Continue the news article on the Pasco County Sheriff's Office adopting body cameras, starting right after its last sentence.

-------- Page text

Pasco County Sheriff's deputy Kristina Perez, a field training officer, wears a body worn camera during a press conference Thursday announcing the agency's move to issue 415 of them to deputies. [BRENDAN FITTERER | Times]
Published Dec. 12, 2014

NEW PORT RICHEY — While other Tampa Bay area law enforcement agencies evaluate and test the use of body cameras by officers, the Pasco County Sheriff's Office is going all in.

Pasco Sheriff Chris Nocco announced Thursday that his agency will begin using more than 400 of the cameras in February — enough to outfit every deputy on patrol.

"The Pasco Sheriff's Office would rather be out there leading the way," he said in a news conference. "If they're actually going to reduce violence on law enforcement officers and reduce complaints, I'd rather get them on the street as soon as we can."

Nocco said the Taser Axon cameras, which the agency purchased with $400,000 in federal forfeiture dollars this year, will lead to more plea deals, increased transparency and heightened officer safety, as well as the ability to critique how deputies handle incidents.

Law enforcement leaders across the country are adopting the technology after widespread criticism of police tactics following the shooting of black teenager Michael Brown by a white officer in Ferguson, Mo., this summer. Officer Darren Wilson was not wearing a body camera during the shooting.

They are not widely deployed yet in the Tampa Bay area, though some Gulfport police have used them for five years as an alternative to more expensive in-car recording systems.

----------------
-------- Raw data

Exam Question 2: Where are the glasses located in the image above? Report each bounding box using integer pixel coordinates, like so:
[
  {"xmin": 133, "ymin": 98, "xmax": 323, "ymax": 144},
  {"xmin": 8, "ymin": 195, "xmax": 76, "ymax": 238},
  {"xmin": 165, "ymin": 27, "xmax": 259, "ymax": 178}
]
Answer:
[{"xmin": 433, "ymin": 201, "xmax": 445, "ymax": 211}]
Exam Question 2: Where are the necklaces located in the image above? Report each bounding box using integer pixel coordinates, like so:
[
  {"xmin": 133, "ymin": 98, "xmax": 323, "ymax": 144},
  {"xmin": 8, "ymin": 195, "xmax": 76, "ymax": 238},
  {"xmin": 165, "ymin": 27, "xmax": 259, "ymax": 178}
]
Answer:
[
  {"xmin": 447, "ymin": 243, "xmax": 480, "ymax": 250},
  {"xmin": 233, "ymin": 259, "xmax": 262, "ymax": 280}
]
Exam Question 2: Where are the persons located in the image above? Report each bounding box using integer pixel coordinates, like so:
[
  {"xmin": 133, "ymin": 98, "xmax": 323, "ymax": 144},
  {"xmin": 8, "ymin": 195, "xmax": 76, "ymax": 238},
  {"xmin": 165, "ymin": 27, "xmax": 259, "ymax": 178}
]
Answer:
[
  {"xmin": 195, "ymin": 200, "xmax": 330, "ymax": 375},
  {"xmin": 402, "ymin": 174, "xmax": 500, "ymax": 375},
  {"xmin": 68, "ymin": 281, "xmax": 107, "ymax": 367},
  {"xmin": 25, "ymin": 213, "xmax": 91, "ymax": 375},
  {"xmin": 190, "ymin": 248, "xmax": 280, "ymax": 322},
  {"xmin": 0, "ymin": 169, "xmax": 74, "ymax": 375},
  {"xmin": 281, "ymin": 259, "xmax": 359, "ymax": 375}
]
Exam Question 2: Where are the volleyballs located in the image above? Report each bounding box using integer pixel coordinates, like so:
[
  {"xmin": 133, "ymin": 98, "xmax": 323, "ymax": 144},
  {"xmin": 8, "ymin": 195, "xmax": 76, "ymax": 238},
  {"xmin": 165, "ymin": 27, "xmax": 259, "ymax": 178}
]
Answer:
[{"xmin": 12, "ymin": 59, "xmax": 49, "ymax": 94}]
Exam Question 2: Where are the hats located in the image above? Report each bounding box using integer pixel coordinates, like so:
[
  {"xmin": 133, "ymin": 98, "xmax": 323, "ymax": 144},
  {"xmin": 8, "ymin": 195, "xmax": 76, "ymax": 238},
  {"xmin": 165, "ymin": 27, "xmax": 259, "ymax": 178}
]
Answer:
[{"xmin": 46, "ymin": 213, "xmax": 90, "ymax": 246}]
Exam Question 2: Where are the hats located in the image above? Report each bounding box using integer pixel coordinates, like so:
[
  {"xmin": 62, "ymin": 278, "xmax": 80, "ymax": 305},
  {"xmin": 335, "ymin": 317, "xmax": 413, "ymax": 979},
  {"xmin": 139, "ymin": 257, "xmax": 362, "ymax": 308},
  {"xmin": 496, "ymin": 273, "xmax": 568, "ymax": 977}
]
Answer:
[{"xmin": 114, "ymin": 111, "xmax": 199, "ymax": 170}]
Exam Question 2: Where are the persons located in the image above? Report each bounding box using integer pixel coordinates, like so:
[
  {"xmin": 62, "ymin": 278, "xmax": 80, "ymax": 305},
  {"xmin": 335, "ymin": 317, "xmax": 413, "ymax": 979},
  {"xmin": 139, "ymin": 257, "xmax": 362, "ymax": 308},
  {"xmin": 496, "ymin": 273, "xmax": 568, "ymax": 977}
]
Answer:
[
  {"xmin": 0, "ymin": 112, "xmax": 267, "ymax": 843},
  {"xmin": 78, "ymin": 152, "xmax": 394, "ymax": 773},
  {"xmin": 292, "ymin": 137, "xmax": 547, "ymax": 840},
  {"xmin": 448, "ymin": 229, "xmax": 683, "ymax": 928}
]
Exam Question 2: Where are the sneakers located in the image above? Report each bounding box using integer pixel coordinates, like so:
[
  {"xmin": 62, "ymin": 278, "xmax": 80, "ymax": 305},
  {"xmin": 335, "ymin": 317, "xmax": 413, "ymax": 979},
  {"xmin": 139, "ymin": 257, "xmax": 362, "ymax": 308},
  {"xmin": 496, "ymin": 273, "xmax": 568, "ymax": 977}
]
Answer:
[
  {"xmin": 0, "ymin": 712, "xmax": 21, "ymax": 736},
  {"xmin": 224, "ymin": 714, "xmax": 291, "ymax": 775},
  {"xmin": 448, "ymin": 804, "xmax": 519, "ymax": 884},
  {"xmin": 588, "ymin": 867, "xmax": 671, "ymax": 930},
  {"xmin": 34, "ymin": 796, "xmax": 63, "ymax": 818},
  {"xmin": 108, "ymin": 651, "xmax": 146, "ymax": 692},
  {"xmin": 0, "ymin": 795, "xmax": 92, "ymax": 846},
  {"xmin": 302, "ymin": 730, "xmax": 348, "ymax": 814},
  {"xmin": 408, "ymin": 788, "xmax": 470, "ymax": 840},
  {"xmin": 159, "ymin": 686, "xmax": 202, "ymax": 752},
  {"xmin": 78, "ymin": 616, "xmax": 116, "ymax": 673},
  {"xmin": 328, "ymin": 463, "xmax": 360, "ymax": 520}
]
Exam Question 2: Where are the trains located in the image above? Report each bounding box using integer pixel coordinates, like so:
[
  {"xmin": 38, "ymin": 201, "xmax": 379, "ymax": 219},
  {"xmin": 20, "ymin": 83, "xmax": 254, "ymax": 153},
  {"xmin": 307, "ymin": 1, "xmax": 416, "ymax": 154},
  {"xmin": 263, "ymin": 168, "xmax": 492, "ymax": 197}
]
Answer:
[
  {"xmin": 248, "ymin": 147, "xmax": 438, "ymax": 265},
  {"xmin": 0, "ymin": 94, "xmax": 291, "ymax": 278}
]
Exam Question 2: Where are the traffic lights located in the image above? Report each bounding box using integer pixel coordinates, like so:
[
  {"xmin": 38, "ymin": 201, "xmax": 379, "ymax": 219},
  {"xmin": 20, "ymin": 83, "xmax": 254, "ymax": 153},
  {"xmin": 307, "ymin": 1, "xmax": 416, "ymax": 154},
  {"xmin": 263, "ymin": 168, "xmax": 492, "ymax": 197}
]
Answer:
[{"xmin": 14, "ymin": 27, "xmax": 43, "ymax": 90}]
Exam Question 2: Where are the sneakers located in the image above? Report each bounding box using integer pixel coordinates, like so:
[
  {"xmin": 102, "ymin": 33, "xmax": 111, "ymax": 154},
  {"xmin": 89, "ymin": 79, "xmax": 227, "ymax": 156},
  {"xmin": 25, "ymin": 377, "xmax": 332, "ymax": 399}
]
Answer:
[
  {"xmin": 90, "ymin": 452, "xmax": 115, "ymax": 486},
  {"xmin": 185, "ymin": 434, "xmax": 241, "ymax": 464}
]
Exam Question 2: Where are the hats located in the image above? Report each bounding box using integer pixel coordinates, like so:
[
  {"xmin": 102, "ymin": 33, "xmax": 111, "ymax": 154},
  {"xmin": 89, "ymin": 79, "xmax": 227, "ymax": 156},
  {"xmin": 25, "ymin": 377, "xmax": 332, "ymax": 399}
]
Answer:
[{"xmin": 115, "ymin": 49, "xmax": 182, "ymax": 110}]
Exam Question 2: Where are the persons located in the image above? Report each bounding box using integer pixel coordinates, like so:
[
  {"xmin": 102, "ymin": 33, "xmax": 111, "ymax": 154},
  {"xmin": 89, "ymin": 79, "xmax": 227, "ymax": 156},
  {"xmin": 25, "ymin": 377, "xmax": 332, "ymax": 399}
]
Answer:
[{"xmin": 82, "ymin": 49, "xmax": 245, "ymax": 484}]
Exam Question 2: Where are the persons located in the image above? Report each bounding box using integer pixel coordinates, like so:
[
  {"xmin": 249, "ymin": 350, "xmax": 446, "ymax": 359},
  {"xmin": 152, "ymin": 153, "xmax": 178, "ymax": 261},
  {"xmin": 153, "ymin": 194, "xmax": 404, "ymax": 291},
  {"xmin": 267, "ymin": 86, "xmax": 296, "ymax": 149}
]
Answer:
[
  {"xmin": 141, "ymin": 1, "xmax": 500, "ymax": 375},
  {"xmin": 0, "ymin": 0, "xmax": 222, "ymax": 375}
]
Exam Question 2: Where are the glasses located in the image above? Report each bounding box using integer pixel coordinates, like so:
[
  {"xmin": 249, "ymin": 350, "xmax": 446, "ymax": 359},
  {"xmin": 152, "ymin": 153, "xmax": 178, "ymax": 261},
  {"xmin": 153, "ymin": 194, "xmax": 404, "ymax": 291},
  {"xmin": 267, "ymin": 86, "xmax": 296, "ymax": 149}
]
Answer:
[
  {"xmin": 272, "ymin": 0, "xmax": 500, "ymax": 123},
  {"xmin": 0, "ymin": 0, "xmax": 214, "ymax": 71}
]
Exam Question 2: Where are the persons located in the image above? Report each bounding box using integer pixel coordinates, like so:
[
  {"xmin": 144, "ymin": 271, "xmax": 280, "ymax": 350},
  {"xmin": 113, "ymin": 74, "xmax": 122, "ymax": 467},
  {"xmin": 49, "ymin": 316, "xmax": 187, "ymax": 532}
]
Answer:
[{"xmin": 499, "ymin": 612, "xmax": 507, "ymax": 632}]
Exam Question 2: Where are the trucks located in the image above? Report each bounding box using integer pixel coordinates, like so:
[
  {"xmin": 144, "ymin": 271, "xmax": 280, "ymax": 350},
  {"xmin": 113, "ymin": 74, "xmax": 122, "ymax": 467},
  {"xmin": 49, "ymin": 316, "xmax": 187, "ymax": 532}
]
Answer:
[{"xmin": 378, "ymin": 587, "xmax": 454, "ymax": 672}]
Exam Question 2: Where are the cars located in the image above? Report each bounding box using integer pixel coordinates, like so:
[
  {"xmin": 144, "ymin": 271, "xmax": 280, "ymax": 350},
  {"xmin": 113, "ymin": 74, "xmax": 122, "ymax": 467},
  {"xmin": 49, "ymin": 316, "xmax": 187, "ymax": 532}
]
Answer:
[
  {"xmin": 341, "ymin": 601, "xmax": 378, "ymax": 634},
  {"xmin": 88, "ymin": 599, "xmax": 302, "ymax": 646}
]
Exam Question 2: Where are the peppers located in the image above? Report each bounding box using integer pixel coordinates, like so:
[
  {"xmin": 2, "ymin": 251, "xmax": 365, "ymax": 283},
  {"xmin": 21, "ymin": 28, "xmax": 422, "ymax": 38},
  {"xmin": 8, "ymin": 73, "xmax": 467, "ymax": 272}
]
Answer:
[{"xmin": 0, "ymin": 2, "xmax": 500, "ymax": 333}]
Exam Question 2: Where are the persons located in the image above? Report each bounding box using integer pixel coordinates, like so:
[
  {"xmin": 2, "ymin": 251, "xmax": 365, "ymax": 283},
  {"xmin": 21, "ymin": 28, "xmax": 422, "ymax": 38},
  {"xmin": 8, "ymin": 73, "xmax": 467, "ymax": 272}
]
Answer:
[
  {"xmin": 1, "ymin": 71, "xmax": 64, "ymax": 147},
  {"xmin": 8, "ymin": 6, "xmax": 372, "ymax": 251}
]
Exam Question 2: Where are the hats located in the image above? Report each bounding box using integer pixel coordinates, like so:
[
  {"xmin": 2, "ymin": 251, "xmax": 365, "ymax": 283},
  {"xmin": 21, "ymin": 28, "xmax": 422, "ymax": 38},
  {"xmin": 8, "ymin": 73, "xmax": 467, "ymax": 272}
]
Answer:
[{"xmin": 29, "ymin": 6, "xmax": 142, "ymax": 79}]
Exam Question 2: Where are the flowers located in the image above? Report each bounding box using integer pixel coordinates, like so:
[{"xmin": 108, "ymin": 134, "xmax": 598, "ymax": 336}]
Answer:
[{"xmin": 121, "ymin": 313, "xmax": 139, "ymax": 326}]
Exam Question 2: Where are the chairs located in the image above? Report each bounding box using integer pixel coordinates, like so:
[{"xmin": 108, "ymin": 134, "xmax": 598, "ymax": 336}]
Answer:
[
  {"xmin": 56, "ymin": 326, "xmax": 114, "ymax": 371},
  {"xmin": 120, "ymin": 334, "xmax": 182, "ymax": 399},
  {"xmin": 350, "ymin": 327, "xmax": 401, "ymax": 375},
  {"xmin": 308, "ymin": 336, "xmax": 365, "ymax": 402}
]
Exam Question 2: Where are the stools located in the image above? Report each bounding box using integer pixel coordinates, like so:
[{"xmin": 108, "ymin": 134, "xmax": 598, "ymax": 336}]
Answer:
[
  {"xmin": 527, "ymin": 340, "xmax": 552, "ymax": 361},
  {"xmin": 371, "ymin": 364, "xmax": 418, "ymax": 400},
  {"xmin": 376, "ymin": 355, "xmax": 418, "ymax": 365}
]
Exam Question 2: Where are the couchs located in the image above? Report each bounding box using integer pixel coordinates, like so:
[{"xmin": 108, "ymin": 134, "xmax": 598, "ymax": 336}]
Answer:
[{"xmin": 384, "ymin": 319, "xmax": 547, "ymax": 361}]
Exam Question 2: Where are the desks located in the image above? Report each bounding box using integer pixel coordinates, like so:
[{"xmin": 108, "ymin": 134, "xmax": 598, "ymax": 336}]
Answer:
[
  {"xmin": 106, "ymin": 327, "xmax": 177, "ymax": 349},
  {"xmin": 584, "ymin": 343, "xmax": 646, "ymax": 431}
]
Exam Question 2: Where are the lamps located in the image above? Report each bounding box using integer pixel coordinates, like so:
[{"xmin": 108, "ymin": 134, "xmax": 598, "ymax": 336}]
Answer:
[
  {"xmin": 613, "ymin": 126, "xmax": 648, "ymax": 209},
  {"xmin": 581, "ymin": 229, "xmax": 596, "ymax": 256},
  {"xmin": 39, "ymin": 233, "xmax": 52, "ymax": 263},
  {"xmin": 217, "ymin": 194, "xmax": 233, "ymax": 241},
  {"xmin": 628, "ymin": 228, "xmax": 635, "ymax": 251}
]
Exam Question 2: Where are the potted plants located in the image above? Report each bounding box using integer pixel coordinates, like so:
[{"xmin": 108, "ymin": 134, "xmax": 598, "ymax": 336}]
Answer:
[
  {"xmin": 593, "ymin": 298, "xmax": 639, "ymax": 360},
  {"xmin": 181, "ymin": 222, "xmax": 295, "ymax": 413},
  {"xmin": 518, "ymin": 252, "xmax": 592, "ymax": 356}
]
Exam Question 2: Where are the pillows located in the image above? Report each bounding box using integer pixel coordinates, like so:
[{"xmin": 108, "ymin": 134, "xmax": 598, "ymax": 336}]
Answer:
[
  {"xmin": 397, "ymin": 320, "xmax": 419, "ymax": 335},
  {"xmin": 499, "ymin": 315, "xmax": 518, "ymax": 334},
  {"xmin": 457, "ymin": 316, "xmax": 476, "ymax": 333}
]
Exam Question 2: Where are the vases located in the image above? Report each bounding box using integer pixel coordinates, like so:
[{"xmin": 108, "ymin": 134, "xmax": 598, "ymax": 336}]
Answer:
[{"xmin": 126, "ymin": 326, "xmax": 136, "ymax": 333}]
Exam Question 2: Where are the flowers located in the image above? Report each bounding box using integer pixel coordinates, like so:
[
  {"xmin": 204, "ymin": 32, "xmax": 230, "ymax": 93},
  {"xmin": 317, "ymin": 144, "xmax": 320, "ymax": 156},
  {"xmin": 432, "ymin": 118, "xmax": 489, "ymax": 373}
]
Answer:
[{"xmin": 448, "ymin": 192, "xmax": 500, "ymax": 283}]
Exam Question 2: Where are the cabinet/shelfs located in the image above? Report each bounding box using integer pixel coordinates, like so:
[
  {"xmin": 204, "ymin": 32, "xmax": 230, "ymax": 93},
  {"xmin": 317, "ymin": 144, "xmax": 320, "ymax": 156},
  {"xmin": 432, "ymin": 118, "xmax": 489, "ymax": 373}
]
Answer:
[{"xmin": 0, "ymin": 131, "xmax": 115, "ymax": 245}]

----------------

◆ **Answer below**
Plant City police are in a trial phase, Tampa police are reviewing proposals and the city of Clearwater plans a pilot program for the spring.

In St. Petersburg, Chief Tony Holloway plans to test cameras in May or June, but like many in law enforcement he remains skeptical of their effectiveness at stemming violent confrontations.

"Body cameras are not going to instill trust in a community. It's just technology," he said. "We as law enforcement are going to have to put that trust into the community."

Critics of the cameras question their impact on citizen privacy and their efficacy in holding law enforcement officers accountable. They point to this month's decision by a grand jury not to indict a white New York City police officer who used a chokehold on a black man, a banned tactic that resulted in the man's death, even though the incident was captured on video.

Nocco said the cameras, which also record sound, will be a tool, not a cure-all.

Pasco deputies had been requesting body cameras for some time, the sheriff said. The events in Ferguson just expedited the process. Citizens often record on-duty deputies, Nocco said, and a selective, heated clip from a longer encounter can cast a negative light on deputies. Now they'll have the ability to show the "whole story," he said.

Deputy Kristina Perez, who has worn a camera for the last two months, said she noticed the behavior of several people improve when she told them they were being recorded.

"It comes from a perspective of safety: officer safety, the safety of the public," she said. "When we make good arrests, this is evidence. All that can do is help in prosecution. I'm all for it."

The sheriff cited studies from California and Scotland that showed the use of body cameras reduced complaints against law enforcement agencies, increased the rate of plea deals in cases with video, and reduced assaults against officers.

Videos will be used in training for evaluating deputy actions and finding areas to improve, Nocco said.

While patrol officers perform official duties, their camera must remain on, according to a draft policy governing the cameras. Officers must inform citizens of the recording as soon as is possible or practical.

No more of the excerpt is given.